8 I am unable to accept these submissions. I begin with an examination of the rationale of s.553B(1), a section taken directly from s.82(3) of the Bankruptcy Act 1966 (Cth). The rationale was stated thus in the Exploratory Memorandum produced at the time of the introduction of the predecessor of s.553B(1) in the Corporate Law Reform Bill 1992 [paragraph 854]:
"Under subs 82(3) of the Bankruptcy Act, penalties or fines imposed by a court in respect of an offence against the law, whether the law of the Commonwealth or not, are not provable in a corporate winding up. The Harmer Report recommended that fines imposed before or after the commencement of a winding up should be admissible in corporate insolvency. The Report also recommended that costs ordered to be paid in respect of the proceedings for the offence should also be admissible. The rationale for the recommendation was that in relation to a corporate insolvency a fine should be admissible because, after the company has been wound up, there is no-one against whom the fine can be claimed and the fine is a claim by the community as a whole. The recommendation of the Harmer Report is not implemented in the Bill on the basis that although the fine may be a claim by the community, fines are by their nature generally intended to be a deterrent. In the case of a corporate insolvency, it is difficult to justify 'penalising' creditors for a wrong committed by the company.

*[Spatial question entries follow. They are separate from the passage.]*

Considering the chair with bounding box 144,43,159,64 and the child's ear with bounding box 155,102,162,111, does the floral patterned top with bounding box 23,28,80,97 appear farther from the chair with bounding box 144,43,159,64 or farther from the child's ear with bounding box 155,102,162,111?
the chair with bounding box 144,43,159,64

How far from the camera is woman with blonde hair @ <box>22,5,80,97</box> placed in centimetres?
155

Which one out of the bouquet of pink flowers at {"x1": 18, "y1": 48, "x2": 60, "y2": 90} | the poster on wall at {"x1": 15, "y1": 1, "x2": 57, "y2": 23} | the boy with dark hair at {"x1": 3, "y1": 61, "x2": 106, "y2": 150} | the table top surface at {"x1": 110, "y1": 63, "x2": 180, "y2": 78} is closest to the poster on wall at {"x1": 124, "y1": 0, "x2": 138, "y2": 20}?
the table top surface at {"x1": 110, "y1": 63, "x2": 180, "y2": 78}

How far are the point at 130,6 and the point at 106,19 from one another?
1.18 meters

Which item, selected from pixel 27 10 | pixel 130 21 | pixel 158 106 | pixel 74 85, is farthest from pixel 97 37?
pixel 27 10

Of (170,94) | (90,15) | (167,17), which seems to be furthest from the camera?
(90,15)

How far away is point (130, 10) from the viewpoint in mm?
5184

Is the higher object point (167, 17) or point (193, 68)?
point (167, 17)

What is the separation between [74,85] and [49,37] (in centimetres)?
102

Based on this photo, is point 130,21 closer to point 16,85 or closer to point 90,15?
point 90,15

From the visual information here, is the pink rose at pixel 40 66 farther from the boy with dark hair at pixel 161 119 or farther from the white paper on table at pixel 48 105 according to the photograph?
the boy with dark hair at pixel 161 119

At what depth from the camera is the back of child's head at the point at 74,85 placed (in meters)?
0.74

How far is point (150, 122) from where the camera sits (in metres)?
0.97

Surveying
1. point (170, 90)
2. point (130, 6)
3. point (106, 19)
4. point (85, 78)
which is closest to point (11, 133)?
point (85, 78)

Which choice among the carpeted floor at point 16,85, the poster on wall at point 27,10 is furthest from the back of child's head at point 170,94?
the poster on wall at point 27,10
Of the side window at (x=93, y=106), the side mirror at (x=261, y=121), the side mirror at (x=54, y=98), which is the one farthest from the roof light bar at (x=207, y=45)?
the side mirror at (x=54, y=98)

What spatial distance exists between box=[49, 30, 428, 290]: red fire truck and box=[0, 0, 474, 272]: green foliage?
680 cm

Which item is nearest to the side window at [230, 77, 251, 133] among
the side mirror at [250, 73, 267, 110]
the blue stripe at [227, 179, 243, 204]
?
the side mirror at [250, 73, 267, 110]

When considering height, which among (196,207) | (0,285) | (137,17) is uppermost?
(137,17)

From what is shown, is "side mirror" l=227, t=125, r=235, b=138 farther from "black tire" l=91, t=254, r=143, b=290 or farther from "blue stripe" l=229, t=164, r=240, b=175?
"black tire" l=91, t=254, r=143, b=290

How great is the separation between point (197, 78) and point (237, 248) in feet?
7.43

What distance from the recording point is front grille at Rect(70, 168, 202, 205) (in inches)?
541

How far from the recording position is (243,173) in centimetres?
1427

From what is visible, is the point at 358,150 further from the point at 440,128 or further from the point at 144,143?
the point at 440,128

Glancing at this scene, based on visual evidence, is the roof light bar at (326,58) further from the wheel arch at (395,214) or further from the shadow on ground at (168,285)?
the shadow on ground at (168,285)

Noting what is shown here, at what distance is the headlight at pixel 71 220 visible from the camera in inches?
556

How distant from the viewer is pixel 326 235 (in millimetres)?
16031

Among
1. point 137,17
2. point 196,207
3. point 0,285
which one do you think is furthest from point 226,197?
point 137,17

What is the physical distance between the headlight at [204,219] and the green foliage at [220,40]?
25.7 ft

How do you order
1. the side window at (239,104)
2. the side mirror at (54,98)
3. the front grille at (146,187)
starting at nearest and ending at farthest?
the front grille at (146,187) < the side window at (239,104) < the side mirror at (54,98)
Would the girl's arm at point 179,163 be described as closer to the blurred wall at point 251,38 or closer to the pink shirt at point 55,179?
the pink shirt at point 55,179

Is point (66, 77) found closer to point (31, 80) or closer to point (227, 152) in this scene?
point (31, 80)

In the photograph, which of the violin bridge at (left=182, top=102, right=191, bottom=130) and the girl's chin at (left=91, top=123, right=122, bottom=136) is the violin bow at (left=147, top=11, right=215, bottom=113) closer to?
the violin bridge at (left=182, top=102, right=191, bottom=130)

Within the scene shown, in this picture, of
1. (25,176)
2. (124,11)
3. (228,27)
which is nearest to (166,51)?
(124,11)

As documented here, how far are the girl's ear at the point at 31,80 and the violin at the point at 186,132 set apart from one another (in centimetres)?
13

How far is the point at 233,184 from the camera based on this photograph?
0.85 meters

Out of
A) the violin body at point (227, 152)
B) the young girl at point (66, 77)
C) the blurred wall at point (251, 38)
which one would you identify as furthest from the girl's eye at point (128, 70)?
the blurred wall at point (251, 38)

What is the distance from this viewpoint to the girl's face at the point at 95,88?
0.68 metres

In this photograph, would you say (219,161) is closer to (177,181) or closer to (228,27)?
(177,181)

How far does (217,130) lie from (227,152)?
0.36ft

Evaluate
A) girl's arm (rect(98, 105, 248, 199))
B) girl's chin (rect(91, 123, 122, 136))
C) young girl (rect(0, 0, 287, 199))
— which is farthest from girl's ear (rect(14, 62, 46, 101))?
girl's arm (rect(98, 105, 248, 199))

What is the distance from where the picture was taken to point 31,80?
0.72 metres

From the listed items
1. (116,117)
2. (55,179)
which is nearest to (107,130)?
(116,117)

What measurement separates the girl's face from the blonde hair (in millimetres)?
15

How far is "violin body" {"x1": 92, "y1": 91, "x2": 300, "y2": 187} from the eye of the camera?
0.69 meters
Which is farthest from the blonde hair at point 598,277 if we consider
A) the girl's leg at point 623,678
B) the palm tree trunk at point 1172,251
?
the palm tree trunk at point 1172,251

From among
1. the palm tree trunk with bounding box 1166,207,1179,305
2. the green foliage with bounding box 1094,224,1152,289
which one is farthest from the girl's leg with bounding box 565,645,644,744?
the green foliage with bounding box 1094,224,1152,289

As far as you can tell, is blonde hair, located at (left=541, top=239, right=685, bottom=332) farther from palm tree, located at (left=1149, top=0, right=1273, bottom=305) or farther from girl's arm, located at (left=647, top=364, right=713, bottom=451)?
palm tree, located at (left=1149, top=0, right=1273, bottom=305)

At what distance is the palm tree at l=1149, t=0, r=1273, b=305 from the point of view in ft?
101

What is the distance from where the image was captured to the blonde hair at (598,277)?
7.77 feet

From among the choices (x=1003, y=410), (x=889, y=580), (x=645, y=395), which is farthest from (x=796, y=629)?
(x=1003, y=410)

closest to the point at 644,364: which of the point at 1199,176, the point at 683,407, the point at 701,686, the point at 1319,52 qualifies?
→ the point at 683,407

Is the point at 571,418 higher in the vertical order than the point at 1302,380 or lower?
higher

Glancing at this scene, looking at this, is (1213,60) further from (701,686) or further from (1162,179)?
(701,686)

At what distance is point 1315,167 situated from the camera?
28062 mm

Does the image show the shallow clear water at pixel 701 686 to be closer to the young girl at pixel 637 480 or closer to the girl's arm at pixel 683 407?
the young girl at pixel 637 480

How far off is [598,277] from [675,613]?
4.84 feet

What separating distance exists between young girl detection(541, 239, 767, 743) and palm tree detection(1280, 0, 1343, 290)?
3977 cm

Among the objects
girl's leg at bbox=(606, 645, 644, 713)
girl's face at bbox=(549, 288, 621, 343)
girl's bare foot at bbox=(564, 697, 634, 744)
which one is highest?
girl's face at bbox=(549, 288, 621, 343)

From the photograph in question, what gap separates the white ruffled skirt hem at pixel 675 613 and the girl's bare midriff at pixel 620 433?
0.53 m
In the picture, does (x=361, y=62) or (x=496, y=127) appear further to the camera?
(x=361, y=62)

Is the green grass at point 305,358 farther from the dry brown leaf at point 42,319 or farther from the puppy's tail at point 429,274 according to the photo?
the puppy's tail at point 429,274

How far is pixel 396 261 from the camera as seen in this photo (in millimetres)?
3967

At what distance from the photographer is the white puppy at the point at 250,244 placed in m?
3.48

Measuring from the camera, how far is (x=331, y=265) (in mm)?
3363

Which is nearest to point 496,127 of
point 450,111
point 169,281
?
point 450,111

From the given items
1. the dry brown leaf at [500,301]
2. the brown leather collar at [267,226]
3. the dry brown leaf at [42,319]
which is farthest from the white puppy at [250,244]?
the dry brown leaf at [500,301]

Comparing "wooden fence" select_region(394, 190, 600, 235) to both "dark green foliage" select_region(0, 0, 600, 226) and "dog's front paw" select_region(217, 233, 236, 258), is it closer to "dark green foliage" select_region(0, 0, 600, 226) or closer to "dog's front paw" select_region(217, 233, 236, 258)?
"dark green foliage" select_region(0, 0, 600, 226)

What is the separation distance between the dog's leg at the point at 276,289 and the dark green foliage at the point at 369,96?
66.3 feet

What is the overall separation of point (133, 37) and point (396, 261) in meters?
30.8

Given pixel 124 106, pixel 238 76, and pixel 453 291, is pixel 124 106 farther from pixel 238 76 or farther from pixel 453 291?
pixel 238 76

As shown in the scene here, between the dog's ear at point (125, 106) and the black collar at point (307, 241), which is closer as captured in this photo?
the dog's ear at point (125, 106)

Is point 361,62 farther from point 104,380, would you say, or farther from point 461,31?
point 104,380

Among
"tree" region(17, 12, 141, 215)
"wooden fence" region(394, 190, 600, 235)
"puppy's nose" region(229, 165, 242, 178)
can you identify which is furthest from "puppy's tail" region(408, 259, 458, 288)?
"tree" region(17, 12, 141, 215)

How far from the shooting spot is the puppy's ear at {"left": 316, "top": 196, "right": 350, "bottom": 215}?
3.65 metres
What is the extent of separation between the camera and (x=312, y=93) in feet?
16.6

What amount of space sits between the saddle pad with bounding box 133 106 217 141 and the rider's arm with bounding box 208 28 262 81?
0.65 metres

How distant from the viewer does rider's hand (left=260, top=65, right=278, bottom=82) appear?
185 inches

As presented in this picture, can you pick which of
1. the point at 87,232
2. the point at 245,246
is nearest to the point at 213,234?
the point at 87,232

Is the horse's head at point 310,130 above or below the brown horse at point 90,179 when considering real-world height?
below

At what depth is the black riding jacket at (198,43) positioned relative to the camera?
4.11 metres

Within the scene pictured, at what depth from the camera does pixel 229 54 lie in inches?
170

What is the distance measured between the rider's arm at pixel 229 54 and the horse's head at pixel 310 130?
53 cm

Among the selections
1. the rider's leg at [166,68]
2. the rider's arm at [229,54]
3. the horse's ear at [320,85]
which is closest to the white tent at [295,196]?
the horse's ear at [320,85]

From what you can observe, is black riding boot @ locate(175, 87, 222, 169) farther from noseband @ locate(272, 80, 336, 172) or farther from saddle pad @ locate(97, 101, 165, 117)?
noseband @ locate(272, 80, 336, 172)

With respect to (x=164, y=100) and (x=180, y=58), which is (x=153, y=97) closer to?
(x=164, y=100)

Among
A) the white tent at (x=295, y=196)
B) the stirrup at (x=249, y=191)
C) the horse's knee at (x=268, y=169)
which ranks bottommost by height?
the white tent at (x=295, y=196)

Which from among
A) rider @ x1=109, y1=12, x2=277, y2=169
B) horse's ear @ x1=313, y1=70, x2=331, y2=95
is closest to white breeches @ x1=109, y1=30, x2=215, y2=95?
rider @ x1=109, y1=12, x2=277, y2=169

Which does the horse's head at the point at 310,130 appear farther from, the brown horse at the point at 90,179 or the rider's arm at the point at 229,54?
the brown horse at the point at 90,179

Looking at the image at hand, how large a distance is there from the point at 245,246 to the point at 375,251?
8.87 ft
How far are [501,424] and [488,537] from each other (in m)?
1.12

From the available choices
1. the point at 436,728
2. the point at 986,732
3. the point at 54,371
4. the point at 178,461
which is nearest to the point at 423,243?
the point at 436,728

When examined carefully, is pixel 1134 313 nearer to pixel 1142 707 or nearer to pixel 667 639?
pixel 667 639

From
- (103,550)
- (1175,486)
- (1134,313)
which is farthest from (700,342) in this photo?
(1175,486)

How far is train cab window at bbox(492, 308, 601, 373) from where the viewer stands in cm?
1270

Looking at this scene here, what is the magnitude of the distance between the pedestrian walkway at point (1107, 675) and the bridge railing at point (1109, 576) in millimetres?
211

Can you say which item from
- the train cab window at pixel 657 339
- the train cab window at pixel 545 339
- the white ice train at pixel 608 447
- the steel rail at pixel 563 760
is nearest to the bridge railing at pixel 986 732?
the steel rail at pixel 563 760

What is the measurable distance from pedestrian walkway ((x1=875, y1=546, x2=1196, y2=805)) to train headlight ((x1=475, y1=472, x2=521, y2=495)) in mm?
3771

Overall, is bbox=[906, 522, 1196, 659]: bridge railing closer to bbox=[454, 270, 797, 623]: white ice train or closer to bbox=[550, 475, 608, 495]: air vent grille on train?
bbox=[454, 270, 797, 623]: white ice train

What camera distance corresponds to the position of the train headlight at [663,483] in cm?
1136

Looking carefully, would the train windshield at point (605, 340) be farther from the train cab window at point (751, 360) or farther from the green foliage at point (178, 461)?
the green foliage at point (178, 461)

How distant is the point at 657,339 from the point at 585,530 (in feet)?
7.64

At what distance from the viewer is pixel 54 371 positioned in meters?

Proposed section 553B provides that penalties or fines imposed by a court are not admissible to proof against an insolvent company."
9 In Victoria v Mansfield (2003) 130 FCR 376, at 386, the Full Court of the Federal Court of Australia said of s.82(3) of the Bankruptcy Act:
"Section 82(3) is framed on the premise, first, that a penalty or fine in respect of an offence is imposed by a court to meet the public interest in punishing the offender for his or her offence; and secondly, that the interests of ordinary creditors should not be adversely affected by the criminal or quasi-criminal conduct of the bankrupt. (If fines or penalties were to be treated as provable debts, then the funds available to ordinary creditors would be diminished: see M Murray 'Fines and Penalties - Provable in Bankruptcy? ' (2000) 10(3) New Directions in Bankruptcy 13 at 13-14.)"
10 It will be seen at once that, if the argument of the Plaintiff in the present case is correct, the rationale behind s.553B(1) would be defeated utterly. The burden of the fine imposed by the Industrial Relations Commission on the Plaintiff will be borne, not by the Plaintiff and its shareholders, but by the Plaintiff's creditors, whose dividend from the Deed Fund will be diminished substantially. Further, if the Plaintiff's argument is correct, the deterrent effect of a fine or penalty imposed upon a company by a court may be very easily negated by the simple expedient of entering into a Deed of Company Arrangement.
11 The argument of the Plaintiff is fatally flawed because it pays no attention to the provisions of the Deed of Company Arrangement. Clause 17 of the Deed provides that upon payment by the administrator to the "Deed Creditors" of the "Creditor Entitlements", all of the Deed Creditors' debts are extinguished. "Deed Creditor" is defined to mean:
"… any person who is or claims to be owed a debt by the Company on the Appointed Date other than the Secured Creditor, the Related Creditors and the Continuing Employees."